Ich kann nicht mehr zählen, wie oft mir jemand nachher gesagt hat, er habe das so gar nicht gesagt und mit dem Lesen sei es bei ihm auch nicht soweit her. Er habe einfach da weg gewollt. Kann ich verstehen.
Mit einer Videoaufzeichnung der Aussage, einschließlich der Belehrung, ließen sich manche Fehler vermeiden. Gerade im Bereich der Belehrung, die auf den Vernehmungsprotokollen meist schon vorgedruckt ist, kommt es gar nicht selten zu Fehlern, deren Nachweis allerdings nicht leicht zu führen ist. Der Beamte schwört stets Stein und Bein, er habe korrekt belehrt, der Beschuldigte das Gegenteil. Und dann kommt häufig das lustige Argument, „Warum sollte der Beamte lügen?“. Nun, warum nicht? Vielleicht weil er, wie die meisten Menschen, ungern einen Fehler zugibt? Schon die Aussage, er könne sich genau an die Belehrung erinnern, erscheint mir eher aus dem Reich der Phantasie zu stammen, als aus der Realität. Aber meistens wird ihm halt geglaubt. Warum sollte er lügen.
Dasselbe gilt auch für die Hauptverhandlung beim Landgericht oder OLG. Während die Protokollführenden beim Amtsgericht immerhin noch mehr oder weniger die Aussage des Angeklagten oder Zeugen ins Protokoll schreiben, heißt es beim LG und OLG lapidar: „ der Zeuge X. sagte zur Sache aus.“ Was er ausgesagt hat, steht da nicht. Das notiert sich der Vorsitzende selbst. Wie er das macht, was er aufschreibt und ob das zutreffend ist, kann niemand kontrollieren, da es nicht zum Bestandteil der Akte wird. Er könnte auch Comics malen, einen Einkaufszettel schreiben oder sich gar nichts notieren. Ganz schön doof, wenn der sich etwas notiert hat, was niemand gesagt hat, egal ob absichtlich oder versehentlich und hinterher das Urteil darauf stützt.
Auch diesem Elend könnte man leicht entgehen, wenn die Hauptverhandlung komplett aufgezeichnet würde. Damit würden auch kleine und große Nickeligkeiten dokumentiert. Es würden ja nicht nur die Antwort des Zeugen oder des Beschuldigten dokumentiert, sondern auch die Fragen und vor allem der Ton, in dem diese gestellt werden. Der Ton macht halt manchmal die Musik. Unterm Strich wäre das auch ein hilfreiches Mittel für ein faires Verfahren.

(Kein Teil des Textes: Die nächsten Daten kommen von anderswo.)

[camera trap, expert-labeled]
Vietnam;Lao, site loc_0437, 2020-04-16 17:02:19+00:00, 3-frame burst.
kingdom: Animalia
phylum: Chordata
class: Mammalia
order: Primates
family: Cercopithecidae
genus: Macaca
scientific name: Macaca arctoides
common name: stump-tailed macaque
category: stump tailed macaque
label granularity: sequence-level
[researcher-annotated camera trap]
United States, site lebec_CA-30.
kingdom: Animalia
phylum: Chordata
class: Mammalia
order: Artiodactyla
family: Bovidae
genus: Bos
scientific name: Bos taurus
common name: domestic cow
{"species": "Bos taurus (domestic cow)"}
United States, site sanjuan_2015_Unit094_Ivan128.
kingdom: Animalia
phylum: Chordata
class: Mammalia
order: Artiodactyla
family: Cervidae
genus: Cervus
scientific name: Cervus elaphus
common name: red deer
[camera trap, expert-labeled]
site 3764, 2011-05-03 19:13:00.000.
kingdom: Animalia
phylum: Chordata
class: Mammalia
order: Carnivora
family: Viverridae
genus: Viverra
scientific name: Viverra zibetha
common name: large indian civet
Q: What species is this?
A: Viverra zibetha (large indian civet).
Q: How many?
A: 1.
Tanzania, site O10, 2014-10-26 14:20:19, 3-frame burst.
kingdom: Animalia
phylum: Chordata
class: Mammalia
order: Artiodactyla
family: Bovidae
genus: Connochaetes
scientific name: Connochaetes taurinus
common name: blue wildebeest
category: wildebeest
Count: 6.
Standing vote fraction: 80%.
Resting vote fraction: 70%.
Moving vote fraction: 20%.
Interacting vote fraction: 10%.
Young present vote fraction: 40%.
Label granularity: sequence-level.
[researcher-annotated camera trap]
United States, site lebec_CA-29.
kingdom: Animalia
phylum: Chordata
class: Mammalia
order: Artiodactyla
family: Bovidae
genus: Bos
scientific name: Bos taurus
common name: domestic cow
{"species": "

Deshalb fordern Strafverteidiger schon seit geraumer Zeit eine deutliche Ausweitung der Videodokumentation von Vernehmungen. Wenigstens mal auf alle die Fälle, in denen später mit einer notwendigen Verteidigung – also einer Pflichtverteidigung – gerechnet werden muss. Da sieht man mal, dass die Verteidiger ihre Rolle als Organ der Rechtspflege durchaus ernst nehmen und nicht darauf spekulieren, von den Protokollfehlern zu profitieren.
Pustekuchen
Bereits im August 2014 schrieb ich zu dem Thema:
Schon seit 2010 liegt ein kompletter “„Entwurf eines Gesetzes zur Verbesserung der Wahrheitsfindung im Strafverfahren durch verstärkten Einsatz von Bild-Ton-Technik“”:http://www.brak.de/w/files/stellungnahmen/Stn1-2010.pdf vor, den der Strafrechtsausschuss der Bundesrechtsanwaltskammer erarbeitet hat. Scheint aber bisher den Gesetzgeber nicht wirklich zu interessieren. Also wird schön auf Papier weiter gewurschtelt. Aktuell hat der Deutsche Anwaltverein in einer Stellungnahme zum „Call for papers“ für den 4. Grünen Polizeikongress am 21.03.2015 in Hamburg “noch mal an die Forderung erinnert”:http://anwaltverein.de/downloads/stellungnahmen/DAV-SN45-14.pdf.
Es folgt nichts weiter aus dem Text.